Di sini service makan gak prasmanan, semuanya diambilin sama pihak rumah makan. Menu malam itu hanya ada dua pilihan. Nasi rawon, atau nasi pecel. Penumpang bebas menambah lauk apapun dengan harga yang dibayar sendiri sesuai item yang ditambahkan. Minumnya bebas pilih, mau es teh manis, atau teh manis panas.

Setelah beres makan, banyak penumpang yang mayoritas bapak-bapak naik ke bus, bukan untuk kembali duduk di seatnya, tapi untuk bikin kopi, hehehe, lumayan, gratis.

Aku sekalian Magrib-Isya di rumah makan ini, enak, mushollanya cukup nyaman, kamar mandinya juga banyak dan bersih. Beres semua, saatnya foto-foto, tapi sumpah udah ngantuk banget, hehe.

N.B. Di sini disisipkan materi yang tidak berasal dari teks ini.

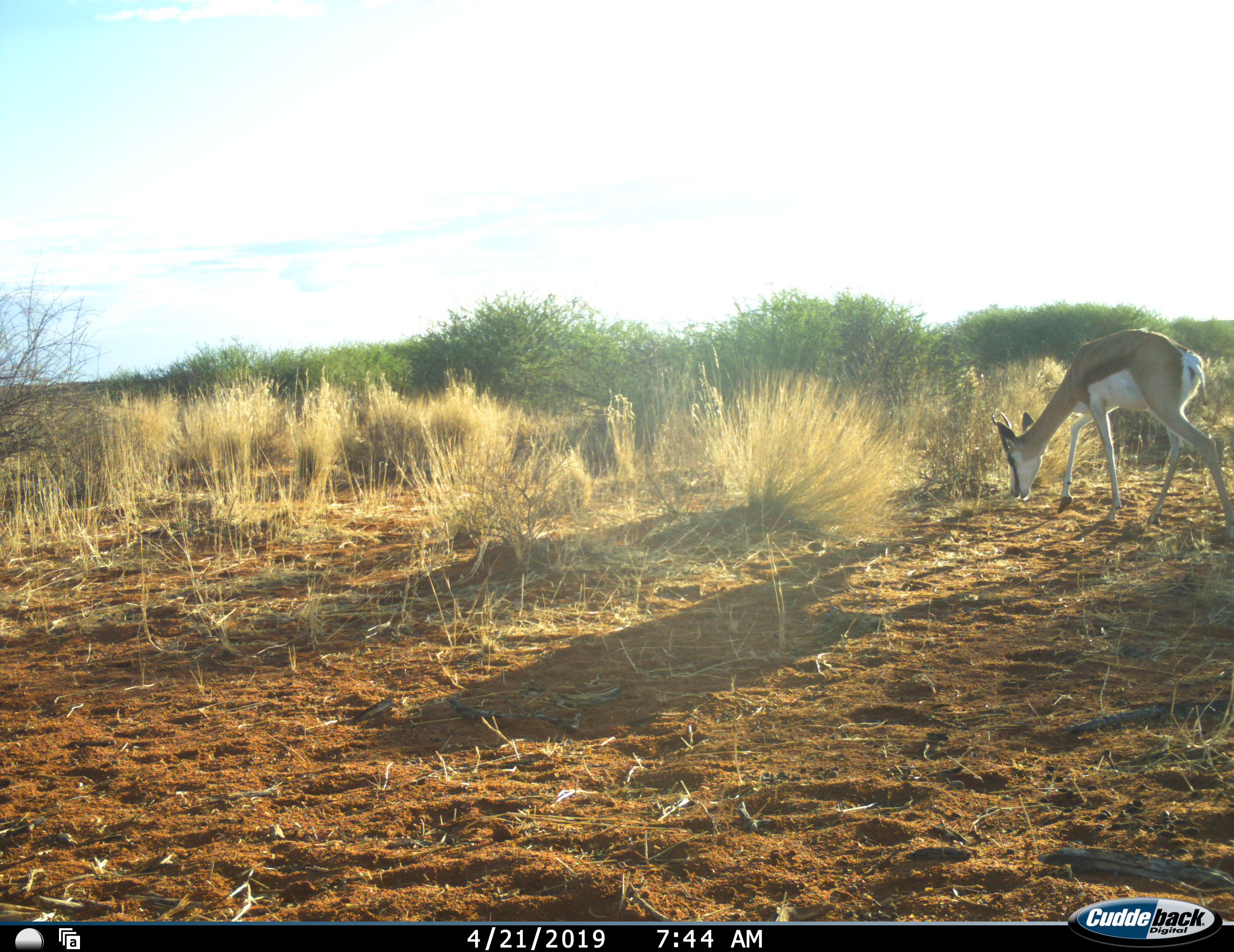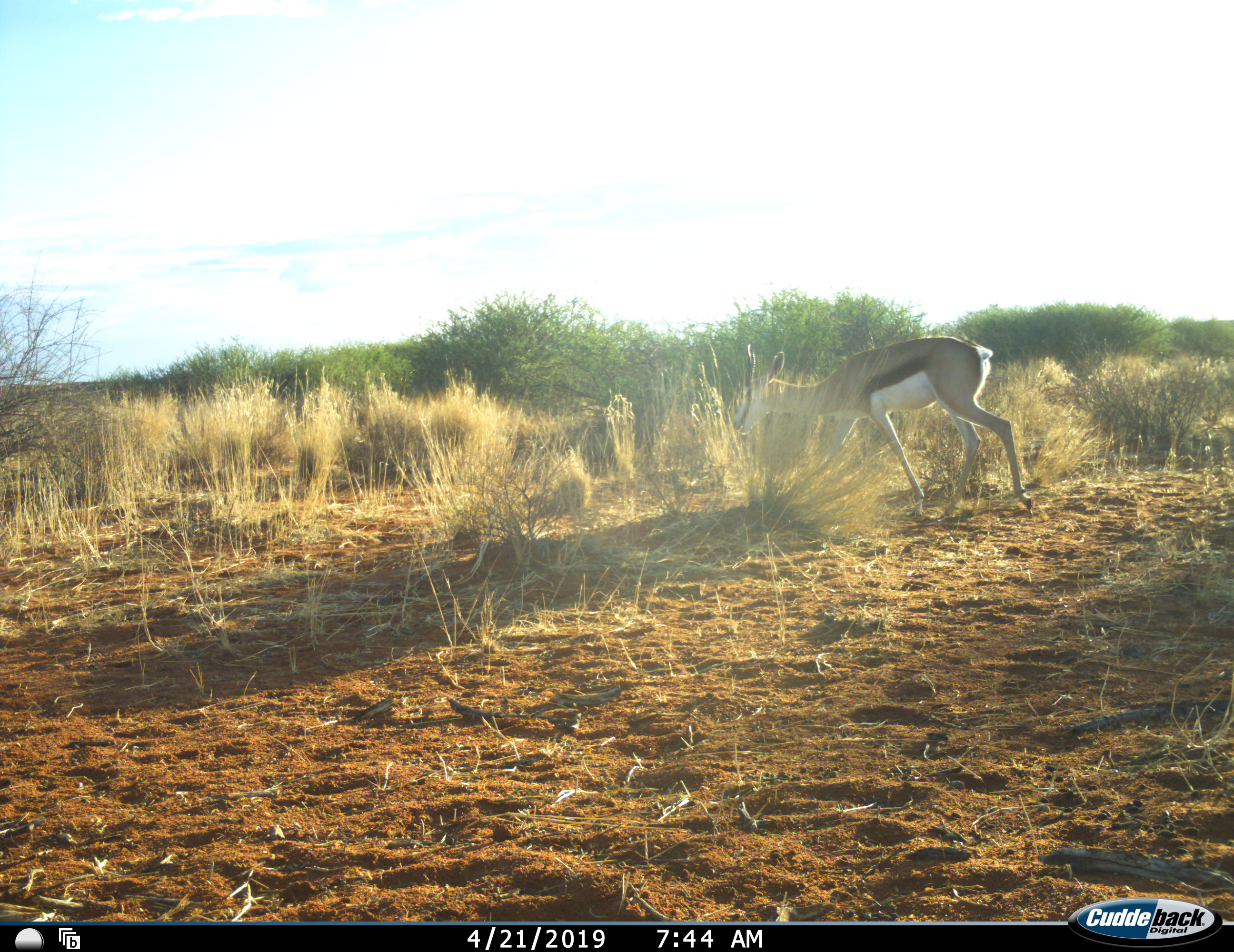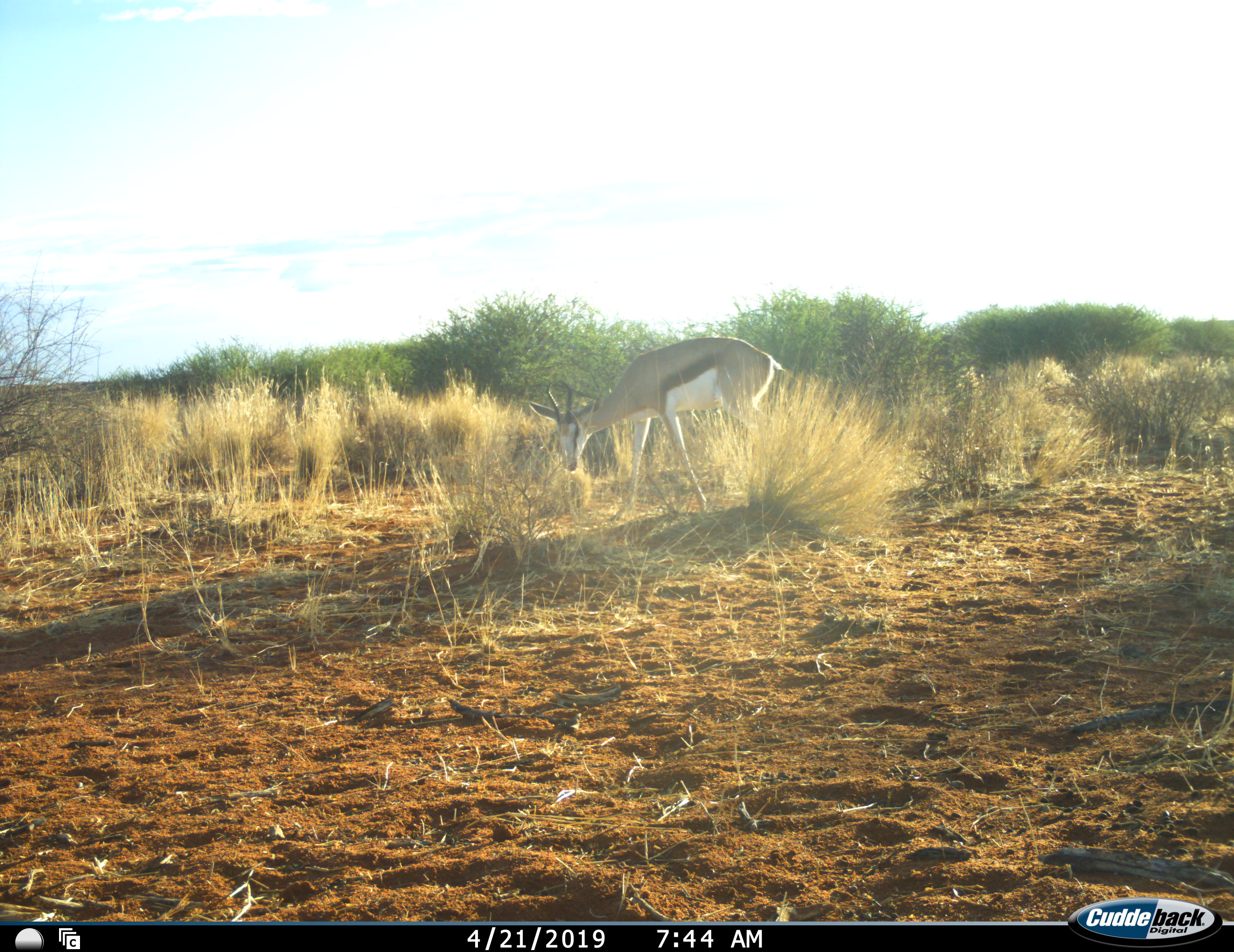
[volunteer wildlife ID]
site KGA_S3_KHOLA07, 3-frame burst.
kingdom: Animalia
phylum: Chordata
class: Mammalia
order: Artiodactyla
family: Bovidae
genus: Antidorcas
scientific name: Antidorcas marsupialis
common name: springbok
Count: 1.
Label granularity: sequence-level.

Bejeu kembali melaju, kali ini dengan driver dua, mas-mas yang masih muda tadi, dengan perawakannya yang pendek, Bejeu dijalankan seperti kesetanan, khas bus muria. Cepat tapi tetap mempertimbangkan aspek keamanan. Cepat, aman, nyaman. Kencengnya mulus, ngeremnya juga smooth. Enak pokoknya bawaannya.

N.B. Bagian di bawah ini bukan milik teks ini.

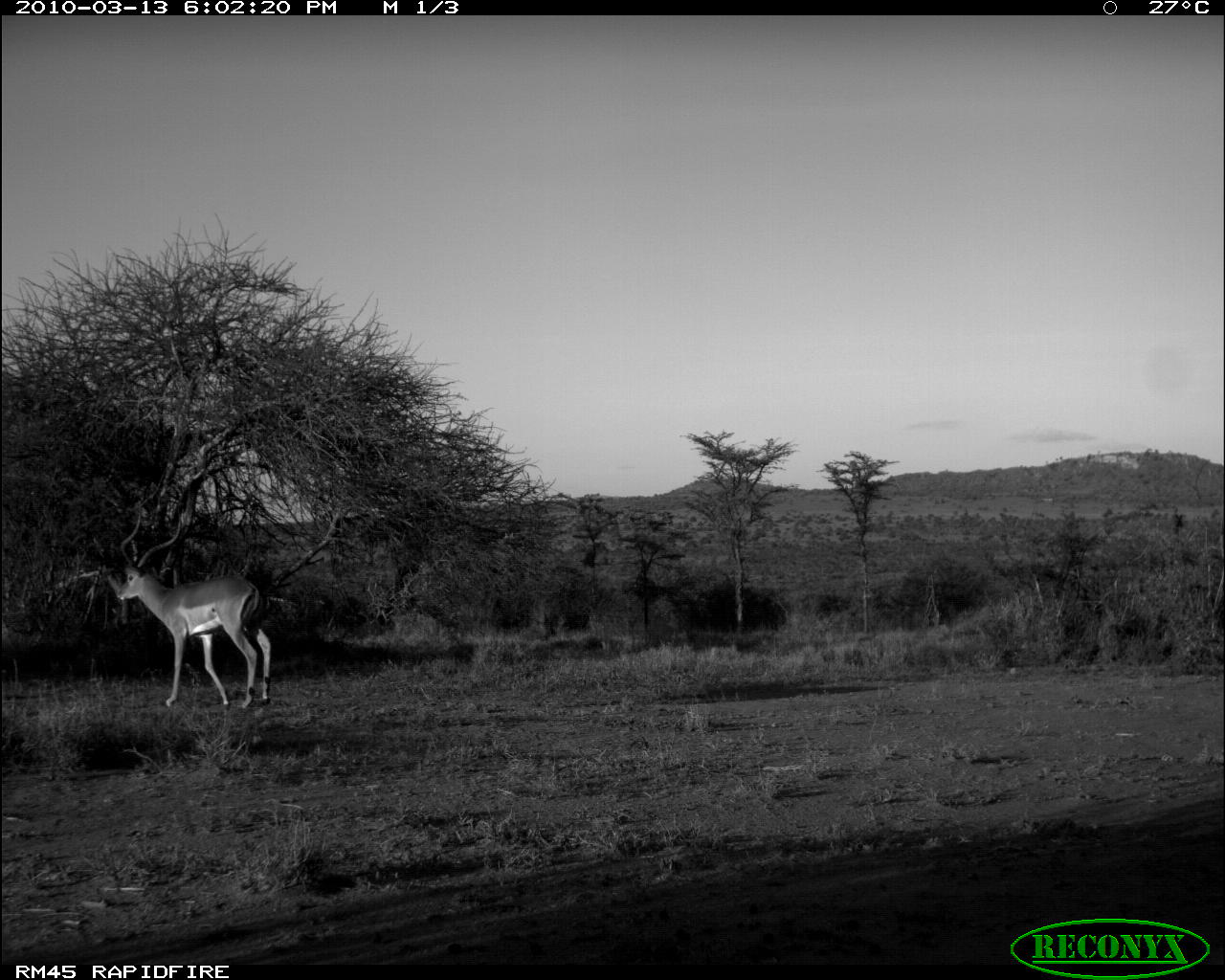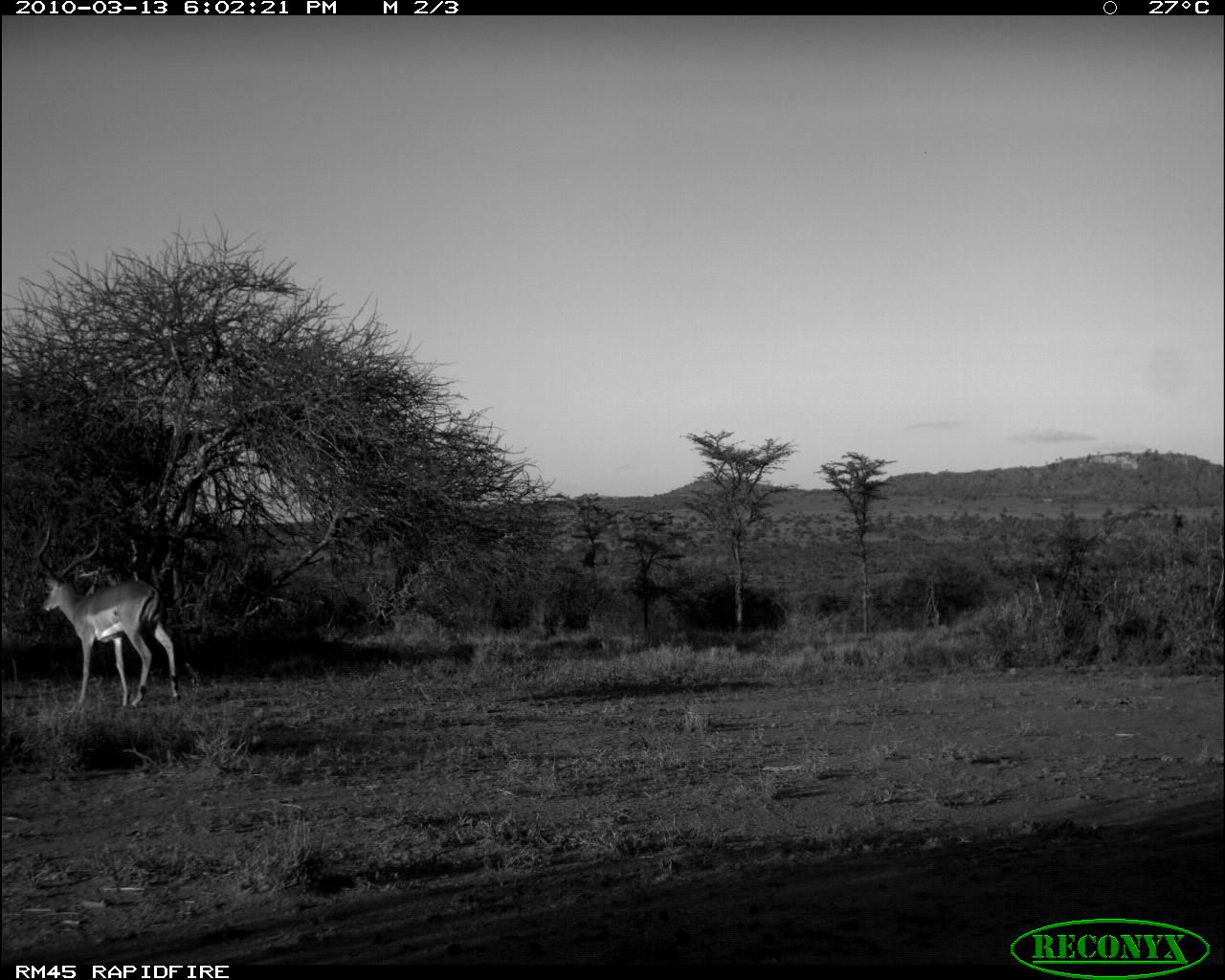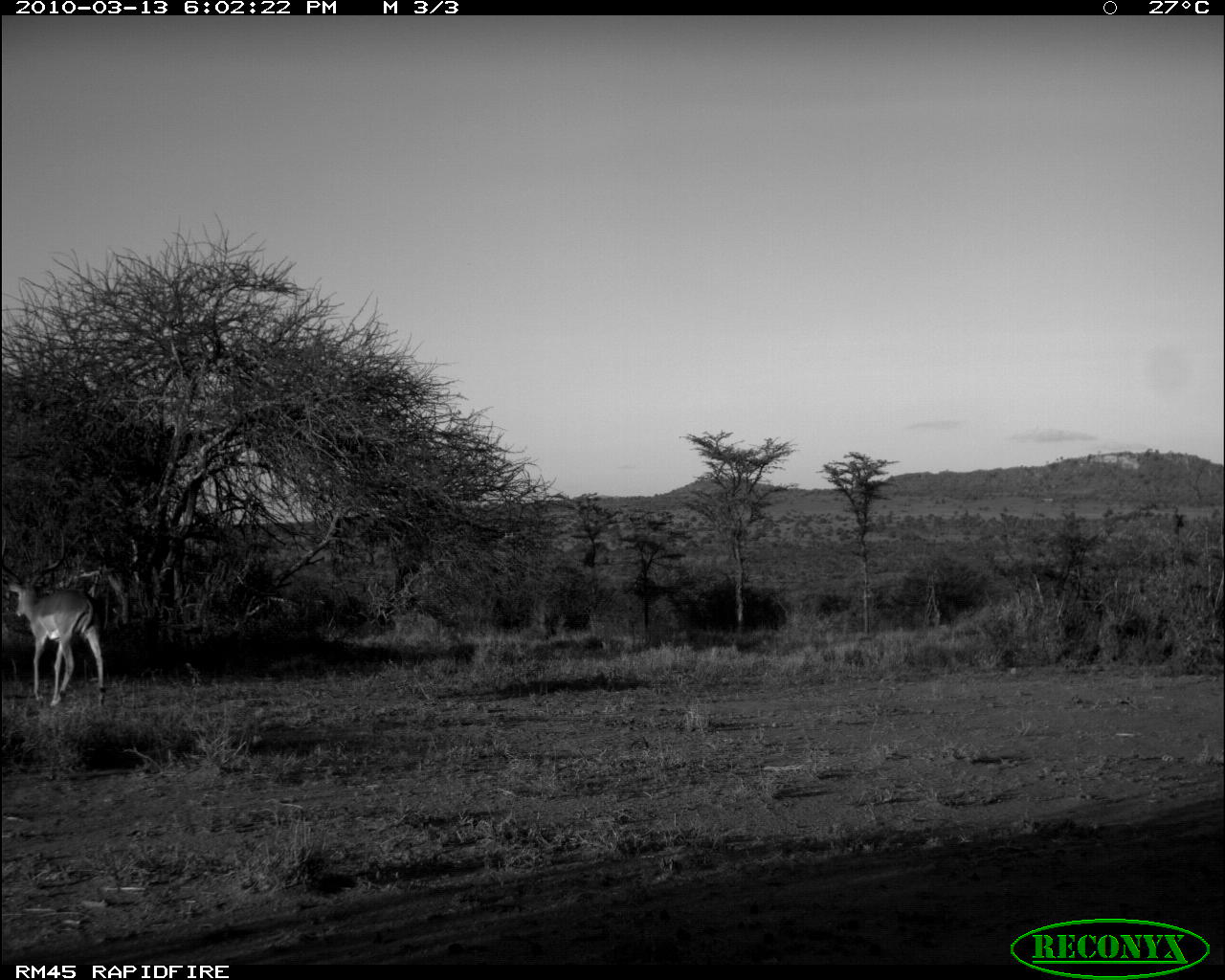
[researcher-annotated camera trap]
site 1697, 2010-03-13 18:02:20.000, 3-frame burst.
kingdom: Animalia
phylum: Chordata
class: Mammalia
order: Artiodactyla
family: Bovidae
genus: Aepyceros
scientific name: Aepyceros melampus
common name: impala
Aepyceros melampus (impala), count 1.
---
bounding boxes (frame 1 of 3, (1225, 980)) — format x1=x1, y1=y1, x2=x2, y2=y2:
aepyceros melampus: x1=115, y1=512, x2=271, y2=711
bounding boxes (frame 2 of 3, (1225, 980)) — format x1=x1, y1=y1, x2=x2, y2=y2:
aepyceros melampus: x1=35, y1=524, x2=181, y2=709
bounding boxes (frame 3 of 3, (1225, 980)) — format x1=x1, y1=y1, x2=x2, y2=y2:
aepyceros melampus: x1=0, y1=532, x2=106, y2=707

Kendaraan-kendaraan besar dan bus bumel menjadi santapan yang sangat gampang. Ada satu armada pariwisata yang lumayan susah ditaklukkan, sama-sama ngotot. Kusuma Indah, tapi akhirnya, karena lajunya terhalang truk di depannya, Kusuma Indah mampu di-ove take dari sebelah kiri oleh Bejeu.


---

Aku terbangun, mengamati daerah sekitar, PLTU Paiton. Lampu-lampunya menghias malam, berkilauan seperti sebuah kota kecil. Cukup lama berarti aku tidur, benar-benar tidur, pulas, akumulasi dari rasa capek mungkin. Masih kuingat, daerah terakhir yang aku lihat adalah Gerbang Tol Kebomas, dan kini aku terbangun saat Bejeu sudah melintasi PLTU Paiton.

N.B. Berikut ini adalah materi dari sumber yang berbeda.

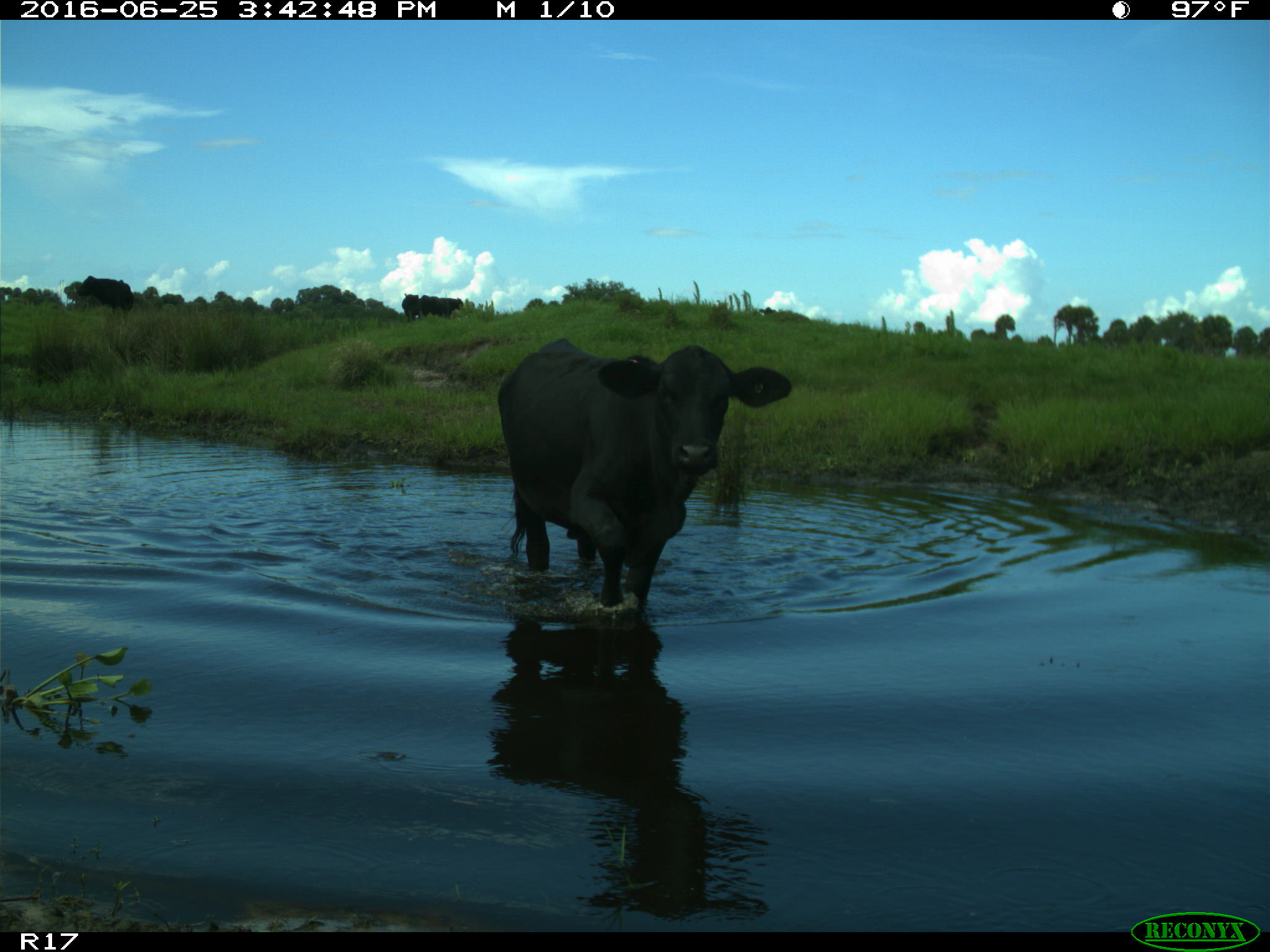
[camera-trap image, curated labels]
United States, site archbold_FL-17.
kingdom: Animalia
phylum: Chordata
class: Mammalia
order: Artiodactyla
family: Bovidae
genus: Bos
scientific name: Bos taurus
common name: domestic cow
Bos taurus (domestic cow).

Kurebahkan kembali badanku di sandaran seat yang begitu nyaman. Bed cover masih menyelimuti badan, hangat. Kuperhatikan cara Mas Driver mengendalikan Hino mesin besar ini, fantastis. Cepat tapi begitu nyaman. Bayangin aja, tidurku sama sekali tidak terusik dari Gresik sampai dengan Paiton, benar-benar tidak tahu apa-apa sepanjang jalanan tadi, bobomania. Belum pernah loh dalam sejarah perbisan, aku bisa tidur selama dan senyenyak itu.